Entries from a dataset

■ ■ ■ ■ ■ ■ ■

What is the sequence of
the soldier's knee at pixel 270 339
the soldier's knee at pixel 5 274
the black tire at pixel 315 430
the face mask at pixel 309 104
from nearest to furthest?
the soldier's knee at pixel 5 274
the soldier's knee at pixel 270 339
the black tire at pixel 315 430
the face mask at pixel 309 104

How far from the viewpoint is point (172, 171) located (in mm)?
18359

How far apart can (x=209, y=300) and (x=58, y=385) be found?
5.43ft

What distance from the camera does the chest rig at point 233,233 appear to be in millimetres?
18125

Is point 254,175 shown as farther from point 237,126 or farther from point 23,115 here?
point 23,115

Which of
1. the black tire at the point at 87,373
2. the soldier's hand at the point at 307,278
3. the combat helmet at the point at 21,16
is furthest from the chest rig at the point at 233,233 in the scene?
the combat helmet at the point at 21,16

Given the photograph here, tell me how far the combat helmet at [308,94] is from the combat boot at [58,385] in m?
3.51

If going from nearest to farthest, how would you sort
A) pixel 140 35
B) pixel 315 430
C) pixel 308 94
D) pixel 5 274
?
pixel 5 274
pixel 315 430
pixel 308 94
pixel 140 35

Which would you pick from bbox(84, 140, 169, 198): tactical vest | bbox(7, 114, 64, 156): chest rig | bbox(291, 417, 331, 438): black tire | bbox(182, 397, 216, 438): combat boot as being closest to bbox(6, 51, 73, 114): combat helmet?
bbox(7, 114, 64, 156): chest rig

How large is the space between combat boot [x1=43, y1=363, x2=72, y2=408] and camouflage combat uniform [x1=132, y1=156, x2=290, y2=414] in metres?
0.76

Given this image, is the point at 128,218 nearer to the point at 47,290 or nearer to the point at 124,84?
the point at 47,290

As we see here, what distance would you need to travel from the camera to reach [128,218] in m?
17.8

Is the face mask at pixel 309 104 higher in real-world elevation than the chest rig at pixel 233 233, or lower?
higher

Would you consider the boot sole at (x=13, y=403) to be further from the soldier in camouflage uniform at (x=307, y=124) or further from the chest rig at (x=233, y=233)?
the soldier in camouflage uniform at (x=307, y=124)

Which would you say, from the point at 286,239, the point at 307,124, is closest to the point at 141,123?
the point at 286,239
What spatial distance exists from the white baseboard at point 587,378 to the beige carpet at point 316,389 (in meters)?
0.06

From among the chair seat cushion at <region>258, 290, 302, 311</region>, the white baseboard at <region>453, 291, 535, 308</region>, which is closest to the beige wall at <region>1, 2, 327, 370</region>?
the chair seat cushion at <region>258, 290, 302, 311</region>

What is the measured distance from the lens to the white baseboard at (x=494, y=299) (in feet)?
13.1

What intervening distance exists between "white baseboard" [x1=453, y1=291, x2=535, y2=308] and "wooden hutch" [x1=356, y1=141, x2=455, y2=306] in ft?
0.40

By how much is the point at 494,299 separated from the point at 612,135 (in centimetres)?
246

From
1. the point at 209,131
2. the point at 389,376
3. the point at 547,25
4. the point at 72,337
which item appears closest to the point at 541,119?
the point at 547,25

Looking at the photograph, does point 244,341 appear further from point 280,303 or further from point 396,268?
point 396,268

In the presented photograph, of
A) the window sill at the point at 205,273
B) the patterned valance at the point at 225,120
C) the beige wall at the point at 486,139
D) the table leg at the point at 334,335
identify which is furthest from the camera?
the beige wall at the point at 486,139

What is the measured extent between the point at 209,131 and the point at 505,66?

■ ■ ■ ■ ■ ■ ■

> **Aim of the exercise**:
Faithfully transcribe the whole of the data.

> **Exercise answer**:
What is the sequence of
the soldier's knee at pixel 270 339
the soldier's knee at pixel 5 274
the black tire at pixel 315 430
the face mask at pixel 309 104
from nearest to furthest?
the soldier's knee at pixel 5 274
the soldier's knee at pixel 270 339
the black tire at pixel 315 430
the face mask at pixel 309 104

How far from the viewpoint is point (172, 171) located (in mm)?
18359

How far apart can (x=209, y=300) and (x=58, y=385) be found?
5.43ft

What distance from the camera does the chest rig at point 233,233 appear to be in millimetres?
18125

Is point 254,175 shown as farther from point 237,126 or farther from point 23,115 here?
point 23,115

Which of
1. the black tire at the point at 87,373
2. the soldier's hand at the point at 307,278
3. the combat helmet at the point at 21,16
is furthest from the chest rig at the point at 233,233 in the scene?
the combat helmet at the point at 21,16

Given the photograph here, tell me how far the combat helmet at [308,94] is from the combat boot at [58,385] in m?
3.51

If going from nearest to farthest, how would you sort
A) pixel 140 35
B) pixel 315 430
C) pixel 308 94
D) pixel 5 274
?
pixel 5 274
pixel 315 430
pixel 308 94
pixel 140 35

Which would you pick from bbox(84, 140, 169, 198): tactical vest | bbox(7, 114, 64, 156): chest rig | bbox(291, 417, 331, 438): black tire | bbox(182, 397, 216, 438): combat boot as being closest to bbox(6, 51, 73, 114): combat helmet?
bbox(7, 114, 64, 156): chest rig

How large is the space between combat boot [x1=43, y1=363, x2=72, y2=408] and camouflage combat uniform [x1=132, y1=156, x2=290, y2=414] in metres?
0.76

Given this image, is the point at 128,218 nearer to the point at 47,290 or nearer to the point at 124,84?
the point at 47,290

As we see here, what distance would you need to travel from the camera to reach [128,218] in m?
17.8

Is the face mask at pixel 309 104 higher in real-world elevation than the chest rig at pixel 233 233, or lower?
higher

Would you consider the boot sole at (x=13, y=403) to be further from the soldier in camouflage uniform at (x=307, y=124) or further from the chest rig at (x=233, y=233)?
the soldier in camouflage uniform at (x=307, y=124)

Which would you say, from the point at 286,239, the point at 307,124, is closest to the point at 141,123?
the point at 286,239
What spatial distance exists from the white baseboard at point 587,378 to the beige carpet at point 316,389 (in meters)?
0.06

From among the chair seat cushion at <region>258, 290, 302, 311</region>, the white baseboard at <region>453, 291, 535, 308</region>, which is closest to the beige wall at <region>1, 2, 327, 370</region>?
the chair seat cushion at <region>258, 290, 302, 311</region>

What is the measured distance from the lens to the white baseboard at (x=494, y=299) (in feet)?
13.1

What intervening distance exists between "white baseboard" [x1=453, y1=291, x2=535, y2=308] and "wooden hutch" [x1=356, y1=141, x2=455, y2=306] in ft?
0.40

By how much is the point at 494,299 separated from the point at 612,135 (in centimetres)?
246

From
1. the point at 209,131
2. the point at 389,376
3. the point at 547,25
4. the point at 72,337
which item appears closest to the point at 541,119?
the point at 547,25

Looking at the photograph, does point 244,341 appear further from point 280,303 or further from point 396,268?
point 396,268

In the presented photograph, of
A) the window sill at the point at 205,273
B) the patterned valance at the point at 225,120
C) the beige wall at the point at 486,139
D) the table leg at the point at 334,335
identify which is furthest from the camera?
the beige wall at the point at 486,139

What is the measured extent between the point at 209,131 and the point at 505,66?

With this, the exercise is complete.